Je ferme les yeux et je réfléchis. Je reste pensif dans ce drap humide de l’hiver. Je n’ai pas de père et je n’assisterai jamais à sa mort. Je n’ai pas de mère et je ne la verrai jamais rendre le souffle. Je n’ai personne à aimer à part les membres de ma chorale. Ce sont mes amis ! Nous sommes tous orphelins, et nous nous soutenons au jour le jour dans toutes nos activités.
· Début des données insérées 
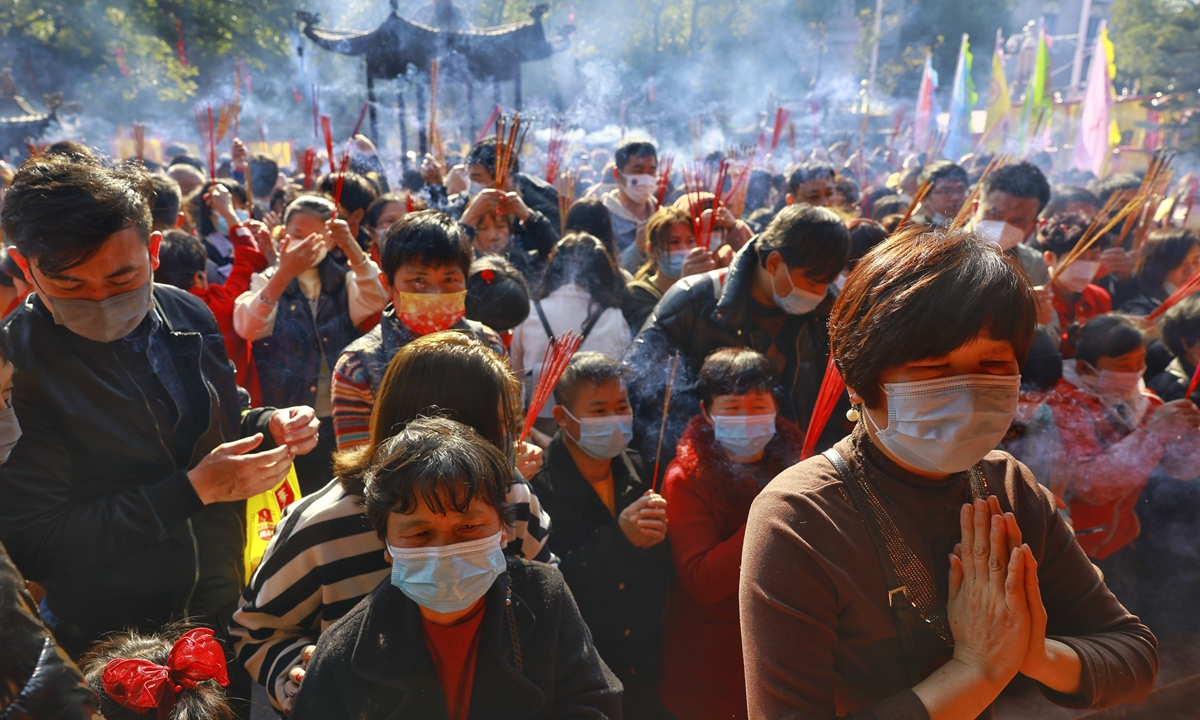 Cultural and tourism boom during Spring Festival bestows China’s good fortune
L’apprentissage des lettres, la lecture, l’écriture entre les lignes, les mathématiques, l’épluchures des pommes de terre, le travail du bois, le collage et bien d’autres. C’est l’État qui est responsable de moi ! Un jour, je trouverai un homme riche qui m’emploiera dans son usine. Je peux faire beaucoup de choses. J’ai appris beaucoup de choses, ici, à Leytonstone. Sinon , je serai au service d’une famille londonienne pour nettoyer leur cheminée et laver la vaisselle. Je l’espère ! Le jour viendra où je serai réinséré dans une institution pour des fins financières. Et des hommes riches, il y en beaucoup en Grande Bretagne. Des hommes prêts à vous payer pour cirer leurs chaussures et porter leurs bagages. Je serai plus qu’un maestro, j’aurai du mérite ! Tout à coup je sors de mes rêveries quand j’entends un sifflotement.

 

C’est encore ce James qui nous empêche, nous orphelin, de dormir ! « Dor ré mi ! » murmure-t-il.